# Records provided start

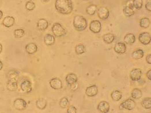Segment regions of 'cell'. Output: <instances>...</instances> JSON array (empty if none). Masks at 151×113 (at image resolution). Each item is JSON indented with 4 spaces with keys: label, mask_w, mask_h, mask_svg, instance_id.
Wrapping results in <instances>:
<instances>
[{
    "label": "cell",
    "mask_w": 151,
    "mask_h": 113,
    "mask_svg": "<svg viewBox=\"0 0 151 113\" xmlns=\"http://www.w3.org/2000/svg\"><path fill=\"white\" fill-rule=\"evenodd\" d=\"M55 7L58 13L63 15L71 14L74 9L72 0H56Z\"/></svg>",
    "instance_id": "obj_1"
},
{
    "label": "cell",
    "mask_w": 151,
    "mask_h": 113,
    "mask_svg": "<svg viewBox=\"0 0 151 113\" xmlns=\"http://www.w3.org/2000/svg\"><path fill=\"white\" fill-rule=\"evenodd\" d=\"M73 25L76 30L83 31L87 27V21L83 16L76 15L73 20Z\"/></svg>",
    "instance_id": "obj_2"
},
{
    "label": "cell",
    "mask_w": 151,
    "mask_h": 113,
    "mask_svg": "<svg viewBox=\"0 0 151 113\" xmlns=\"http://www.w3.org/2000/svg\"><path fill=\"white\" fill-rule=\"evenodd\" d=\"M52 31L54 36L57 37H62L67 34V31L59 23H56L52 27Z\"/></svg>",
    "instance_id": "obj_3"
},
{
    "label": "cell",
    "mask_w": 151,
    "mask_h": 113,
    "mask_svg": "<svg viewBox=\"0 0 151 113\" xmlns=\"http://www.w3.org/2000/svg\"><path fill=\"white\" fill-rule=\"evenodd\" d=\"M136 107V103L133 99H129L124 101H123L122 103L120 105L119 108L120 109H125L131 111L134 109Z\"/></svg>",
    "instance_id": "obj_4"
},
{
    "label": "cell",
    "mask_w": 151,
    "mask_h": 113,
    "mask_svg": "<svg viewBox=\"0 0 151 113\" xmlns=\"http://www.w3.org/2000/svg\"><path fill=\"white\" fill-rule=\"evenodd\" d=\"M101 23L98 20H93L90 23L89 29L94 33H98L101 30Z\"/></svg>",
    "instance_id": "obj_5"
},
{
    "label": "cell",
    "mask_w": 151,
    "mask_h": 113,
    "mask_svg": "<svg viewBox=\"0 0 151 113\" xmlns=\"http://www.w3.org/2000/svg\"><path fill=\"white\" fill-rule=\"evenodd\" d=\"M139 40L142 44L147 45L151 43V35L147 32H143L139 34Z\"/></svg>",
    "instance_id": "obj_6"
},
{
    "label": "cell",
    "mask_w": 151,
    "mask_h": 113,
    "mask_svg": "<svg viewBox=\"0 0 151 113\" xmlns=\"http://www.w3.org/2000/svg\"><path fill=\"white\" fill-rule=\"evenodd\" d=\"M14 106L18 111H23L26 109L27 103L24 99L18 98L14 101Z\"/></svg>",
    "instance_id": "obj_7"
},
{
    "label": "cell",
    "mask_w": 151,
    "mask_h": 113,
    "mask_svg": "<svg viewBox=\"0 0 151 113\" xmlns=\"http://www.w3.org/2000/svg\"><path fill=\"white\" fill-rule=\"evenodd\" d=\"M110 14V11L106 7H102L99 8L98 10V16L101 20H106L109 17Z\"/></svg>",
    "instance_id": "obj_8"
},
{
    "label": "cell",
    "mask_w": 151,
    "mask_h": 113,
    "mask_svg": "<svg viewBox=\"0 0 151 113\" xmlns=\"http://www.w3.org/2000/svg\"><path fill=\"white\" fill-rule=\"evenodd\" d=\"M142 71L140 68H134L130 72V77L133 81H139L141 78Z\"/></svg>",
    "instance_id": "obj_9"
},
{
    "label": "cell",
    "mask_w": 151,
    "mask_h": 113,
    "mask_svg": "<svg viewBox=\"0 0 151 113\" xmlns=\"http://www.w3.org/2000/svg\"><path fill=\"white\" fill-rule=\"evenodd\" d=\"M20 87L22 91L26 93H30L32 90V83L28 80H25L21 83Z\"/></svg>",
    "instance_id": "obj_10"
},
{
    "label": "cell",
    "mask_w": 151,
    "mask_h": 113,
    "mask_svg": "<svg viewBox=\"0 0 151 113\" xmlns=\"http://www.w3.org/2000/svg\"><path fill=\"white\" fill-rule=\"evenodd\" d=\"M50 86L53 89L58 90L62 89L63 87L62 81L58 78H54L50 81Z\"/></svg>",
    "instance_id": "obj_11"
},
{
    "label": "cell",
    "mask_w": 151,
    "mask_h": 113,
    "mask_svg": "<svg viewBox=\"0 0 151 113\" xmlns=\"http://www.w3.org/2000/svg\"><path fill=\"white\" fill-rule=\"evenodd\" d=\"M98 93V89L97 85H93L88 87L85 91L86 95L89 97H93L97 95Z\"/></svg>",
    "instance_id": "obj_12"
},
{
    "label": "cell",
    "mask_w": 151,
    "mask_h": 113,
    "mask_svg": "<svg viewBox=\"0 0 151 113\" xmlns=\"http://www.w3.org/2000/svg\"><path fill=\"white\" fill-rule=\"evenodd\" d=\"M114 50L115 52L119 54L125 53L127 51V46L124 43L118 42L115 44L114 47Z\"/></svg>",
    "instance_id": "obj_13"
},
{
    "label": "cell",
    "mask_w": 151,
    "mask_h": 113,
    "mask_svg": "<svg viewBox=\"0 0 151 113\" xmlns=\"http://www.w3.org/2000/svg\"><path fill=\"white\" fill-rule=\"evenodd\" d=\"M97 109L101 113H107L110 111V104L107 101H101L98 105Z\"/></svg>",
    "instance_id": "obj_14"
},
{
    "label": "cell",
    "mask_w": 151,
    "mask_h": 113,
    "mask_svg": "<svg viewBox=\"0 0 151 113\" xmlns=\"http://www.w3.org/2000/svg\"><path fill=\"white\" fill-rule=\"evenodd\" d=\"M3 25L7 28H10L14 25L15 19L12 16H7L4 18L2 22Z\"/></svg>",
    "instance_id": "obj_15"
},
{
    "label": "cell",
    "mask_w": 151,
    "mask_h": 113,
    "mask_svg": "<svg viewBox=\"0 0 151 113\" xmlns=\"http://www.w3.org/2000/svg\"><path fill=\"white\" fill-rule=\"evenodd\" d=\"M37 46L34 43H30L25 46L26 51L29 54H33L37 51Z\"/></svg>",
    "instance_id": "obj_16"
},
{
    "label": "cell",
    "mask_w": 151,
    "mask_h": 113,
    "mask_svg": "<svg viewBox=\"0 0 151 113\" xmlns=\"http://www.w3.org/2000/svg\"><path fill=\"white\" fill-rule=\"evenodd\" d=\"M48 22L44 19H41L38 20L37 24V28L40 31H44L48 28Z\"/></svg>",
    "instance_id": "obj_17"
},
{
    "label": "cell",
    "mask_w": 151,
    "mask_h": 113,
    "mask_svg": "<svg viewBox=\"0 0 151 113\" xmlns=\"http://www.w3.org/2000/svg\"><path fill=\"white\" fill-rule=\"evenodd\" d=\"M44 42L46 45H52L55 42V38L52 34H46L44 37Z\"/></svg>",
    "instance_id": "obj_18"
},
{
    "label": "cell",
    "mask_w": 151,
    "mask_h": 113,
    "mask_svg": "<svg viewBox=\"0 0 151 113\" xmlns=\"http://www.w3.org/2000/svg\"><path fill=\"white\" fill-rule=\"evenodd\" d=\"M66 81L67 83L69 85H71L73 83L77 82L78 77L76 74L73 73L68 74L66 77Z\"/></svg>",
    "instance_id": "obj_19"
},
{
    "label": "cell",
    "mask_w": 151,
    "mask_h": 113,
    "mask_svg": "<svg viewBox=\"0 0 151 113\" xmlns=\"http://www.w3.org/2000/svg\"><path fill=\"white\" fill-rule=\"evenodd\" d=\"M124 41L127 44L131 45L135 41V37L133 33H129L125 35L124 38Z\"/></svg>",
    "instance_id": "obj_20"
},
{
    "label": "cell",
    "mask_w": 151,
    "mask_h": 113,
    "mask_svg": "<svg viewBox=\"0 0 151 113\" xmlns=\"http://www.w3.org/2000/svg\"><path fill=\"white\" fill-rule=\"evenodd\" d=\"M144 55V52L143 50L141 49H138L137 50H135L132 53L131 56L132 58H133L135 60H139L143 58Z\"/></svg>",
    "instance_id": "obj_21"
},
{
    "label": "cell",
    "mask_w": 151,
    "mask_h": 113,
    "mask_svg": "<svg viewBox=\"0 0 151 113\" xmlns=\"http://www.w3.org/2000/svg\"><path fill=\"white\" fill-rule=\"evenodd\" d=\"M8 78L9 81L17 82L19 79V74L15 70H11L8 72Z\"/></svg>",
    "instance_id": "obj_22"
},
{
    "label": "cell",
    "mask_w": 151,
    "mask_h": 113,
    "mask_svg": "<svg viewBox=\"0 0 151 113\" xmlns=\"http://www.w3.org/2000/svg\"><path fill=\"white\" fill-rule=\"evenodd\" d=\"M131 97L135 99H139L141 98L143 93L141 89L135 88L132 91L131 93Z\"/></svg>",
    "instance_id": "obj_23"
},
{
    "label": "cell",
    "mask_w": 151,
    "mask_h": 113,
    "mask_svg": "<svg viewBox=\"0 0 151 113\" xmlns=\"http://www.w3.org/2000/svg\"><path fill=\"white\" fill-rule=\"evenodd\" d=\"M7 88L10 91H16L18 88V84L16 81H8L7 85Z\"/></svg>",
    "instance_id": "obj_24"
},
{
    "label": "cell",
    "mask_w": 151,
    "mask_h": 113,
    "mask_svg": "<svg viewBox=\"0 0 151 113\" xmlns=\"http://www.w3.org/2000/svg\"><path fill=\"white\" fill-rule=\"evenodd\" d=\"M103 39L104 41L106 43L111 44L113 42V41L115 39V36L112 33H107V34L104 35L103 37Z\"/></svg>",
    "instance_id": "obj_25"
},
{
    "label": "cell",
    "mask_w": 151,
    "mask_h": 113,
    "mask_svg": "<svg viewBox=\"0 0 151 113\" xmlns=\"http://www.w3.org/2000/svg\"><path fill=\"white\" fill-rule=\"evenodd\" d=\"M111 97L114 101H119L122 98V93L119 91L116 90L112 93L111 94Z\"/></svg>",
    "instance_id": "obj_26"
},
{
    "label": "cell",
    "mask_w": 151,
    "mask_h": 113,
    "mask_svg": "<svg viewBox=\"0 0 151 113\" xmlns=\"http://www.w3.org/2000/svg\"><path fill=\"white\" fill-rule=\"evenodd\" d=\"M123 13L124 15L127 17H129L133 16V15L135 13L133 9L129 8V7L127 6H125V7L123 8Z\"/></svg>",
    "instance_id": "obj_27"
},
{
    "label": "cell",
    "mask_w": 151,
    "mask_h": 113,
    "mask_svg": "<svg viewBox=\"0 0 151 113\" xmlns=\"http://www.w3.org/2000/svg\"><path fill=\"white\" fill-rule=\"evenodd\" d=\"M150 20L149 18H143L141 19L140 22H139V25L141 28L146 29L148 28L150 25Z\"/></svg>",
    "instance_id": "obj_28"
},
{
    "label": "cell",
    "mask_w": 151,
    "mask_h": 113,
    "mask_svg": "<svg viewBox=\"0 0 151 113\" xmlns=\"http://www.w3.org/2000/svg\"><path fill=\"white\" fill-rule=\"evenodd\" d=\"M36 105L37 107L40 110H44L47 105V103L44 99H39L36 101Z\"/></svg>",
    "instance_id": "obj_29"
},
{
    "label": "cell",
    "mask_w": 151,
    "mask_h": 113,
    "mask_svg": "<svg viewBox=\"0 0 151 113\" xmlns=\"http://www.w3.org/2000/svg\"><path fill=\"white\" fill-rule=\"evenodd\" d=\"M141 105L146 109H150L151 108V97H147L141 101Z\"/></svg>",
    "instance_id": "obj_30"
},
{
    "label": "cell",
    "mask_w": 151,
    "mask_h": 113,
    "mask_svg": "<svg viewBox=\"0 0 151 113\" xmlns=\"http://www.w3.org/2000/svg\"><path fill=\"white\" fill-rule=\"evenodd\" d=\"M97 6L94 4H92L86 8V13L89 15H93L97 11Z\"/></svg>",
    "instance_id": "obj_31"
},
{
    "label": "cell",
    "mask_w": 151,
    "mask_h": 113,
    "mask_svg": "<svg viewBox=\"0 0 151 113\" xmlns=\"http://www.w3.org/2000/svg\"><path fill=\"white\" fill-rule=\"evenodd\" d=\"M86 51V50L85 47L82 44H79L76 46V53L77 54H79V55L85 53Z\"/></svg>",
    "instance_id": "obj_32"
},
{
    "label": "cell",
    "mask_w": 151,
    "mask_h": 113,
    "mask_svg": "<svg viewBox=\"0 0 151 113\" xmlns=\"http://www.w3.org/2000/svg\"><path fill=\"white\" fill-rule=\"evenodd\" d=\"M133 7L135 9L139 10H140L143 5V0H133Z\"/></svg>",
    "instance_id": "obj_33"
},
{
    "label": "cell",
    "mask_w": 151,
    "mask_h": 113,
    "mask_svg": "<svg viewBox=\"0 0 151 113\" xmlns=\"http://www.w3.org/2000/svg\"><path fill=\"white\" fill-rule=\"evenodd\" d=\"M14 35L16 37L20 38L24 36L25 32L22 29H17L14 30Z\"/></svg>",
    "instance_id": "obj_34"
},
{
    "label": "cell",
    "mask_w": 151,
    "mask_h": 113,
    "mask_svg": "<svg viewBox=\"0 0 151 113\" xmlns=\"http://www.w3.org/2000/svg\"><path fill=\"white\" fill-rule=\"evenodd\" d=\"M69 105V101L68 99L66 97H64L61 99L60 102V106L63 109H65L68 107Z\"/></svg>",
    "instance_id": "obj_35"
},
{
    "label": "cell",
    "mask_w": 151,
    "mask_h": 113,
    "mask_svg": "<svg viewBox=\"0 0 151 113\" xmlns=\"http://www.w3.org/2000/svg\"><path fill=\"white\" fill-rule=\"evenodd\" d=\"M25 8L28 11H32L35 8V4L32 1H29L26 3Z\"/></svg>",
    "instance_id": "obj_36"
},
{
    "label": "cell",
    "mask_w": 151,
    "mask_h": 113,
    "mask_svg": "<svg viewBox=\"0 0 151 113\" xmlns=\"http://www.w3.org/2000/svg\"><path fill=\"white\" fill-rule=\"evenodd\" d=\"M67 112L69 113H76L77 112V109L74 106H70L68 107Z\"/></svg>",
    "instance_id": "obj_37"
},
{
    "label": "cell",
    "mask_w": 151,
    "mask_h": 113,
    "mask_svg": "<svg viewBox=\"0 0 151 113\" xmlns=\"http://www.w3.org/2000/svg\"><path fill=\"white\" fill-rule=\"evenodd\" d=\"M145 8L148 11H151V0H147L145 5Z\"/></svg>",
    "instance_id": "obj_38"
},
{
    "label": "cell",
    "mask_w": 151,
    "mask_h": 113,
    "mask_svg": "<svg viewBox=\"0 0 151 113\" xmlns=\"http://www.w3.org/2000/svg\"><path fill=\"white\" fill-rule=\"evenodd\" d=\"M70 85V88H71L72 90H73V91H76V89H77L78 88V87H79V85H78V83L77 82L73 83V84Z\"/></svg>",
    "instance_id": "obj_39"
},
{
    "label": "cell",
    "mask_w": 151,
    "mask_h": 113,
    "mask_svg": "<svg viewBox=\"0 0 151 113\" xmlns=\"http://www.w3.org/2000/svg\"><path fill=\"white\" fill-rule=\"evenodd\" d=\"M146 62H147L148 64H151V54H148L147 56H146Z\"/></svg>",
    "instance_id": "obj_40"
},
{
    "label": "cell",
    "mask_w": 151,
    "mask_h": 113,
    "mask_svg": "<svg viewBox=\"0 0 151 113\" xmlns=\"http://www.w3.org/2000/svg\"><path fill=\"white\" fill-rule=\"evenodd\" d=\"M146 75L147 76L148 78L149 79L150 81H151V70H150L148 72H147Z\"/></svg>",
    "instance_id": "obj_41"
},
{
    "label": "cell",
    "mask_w": 151,
    "mask_h": 113,
    "mask_svg": "<svg viewBox=\"0 0 151 113\" xmlns=\"http://www.w3.org/2000/svg\"><path fill=\"white\" fill-rule=\"evenodd\" d=\"M3 63L0 60V70H2L3 68Z\"/></svg>",
    "instance_id": "obj_42"
},
{
    "label": "cell",
    "mask_w": 151,
    "mask_h": 113,
    "mask_svg": "<svg viewBox=\"0 0 151 113\" xmlns=\"http://www.w3.org/2000/svg\"><path fill=\"white\" fill-rule=\"evenodd\" d=\"M3 16V13L2 11L0 10V20L2 19Z\"/></svg>",
    "instance_id": "obj_43"
},
{
    "label": "cell",
    "mask_w": 151,
    "mask_h": 113,
    "mask_svg": "<svg viewBox=\"0 0 151 113\" xmlns=\"http://www.w3.org/2000/svg\"><path fill=\"white\" fill-rule=\"evenodd\" d=\"M3 50V46H2V44L0 43V54L1 53Z\"/></svg>",
    "instance_id": "obj_44"
},
{
    "label": "cell",
    "mask_w": 151,
    "mask_h": 113,
    "mask_svg": "<svg viewBox=\"0 0 151 113\" xmlns=\"http://www.w3.org/2000/svg\"><path fill=\"white\" fill-rule=\"evenodd\" d=\"M41 1L44 3H47V2H49L50 0H41Z\"/></svg>",
    "instance_id": "obj_45"
},
{
    "label": "cell",
    "mask_w": 151,
    "mask_h": 113,
    "mask_svg": "<svg viewBox=\"0 0 151 113\" xmlns=\"http://www.w3.org/2000/svg\"><path fill=\"white\" fill-rule=\"evenodd\" d=\"M81 1H88L89 0H81Z\"/></svg>",
    "instance_id": "obj_46"
}]
</instances>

# Records provided end

▸ Task details
Copy the material verbatim from its very first line through the line containing "7L58 13L63 15L71", including that line. Leave the picture out of your copy.

▸ Exercise answer
Segment regions of 'cell'. Output: <instances>...</instances> JSON array (empty if none). Masks at 151×113 (at image resolution). Each item is JSON indented with 4 spaces with keys: label, mask_w, mask_h, mask_svg, instance_id.
Wrapping results in <instances>:
<instances>
[{
    "label": "cell",
    "mask_w": 151,
    "mask_h": 113,
    "mask_svg": "<svg viewBox=\"0 0 151 113\" xmlns=\"http://www.w3.org/2000/svg\"><path fill=\"white\" fill-rule=\"evenodd\" d=\"M55 7L58 13L63 15L71 14L74 9L72 0H56Z\"/></svg>",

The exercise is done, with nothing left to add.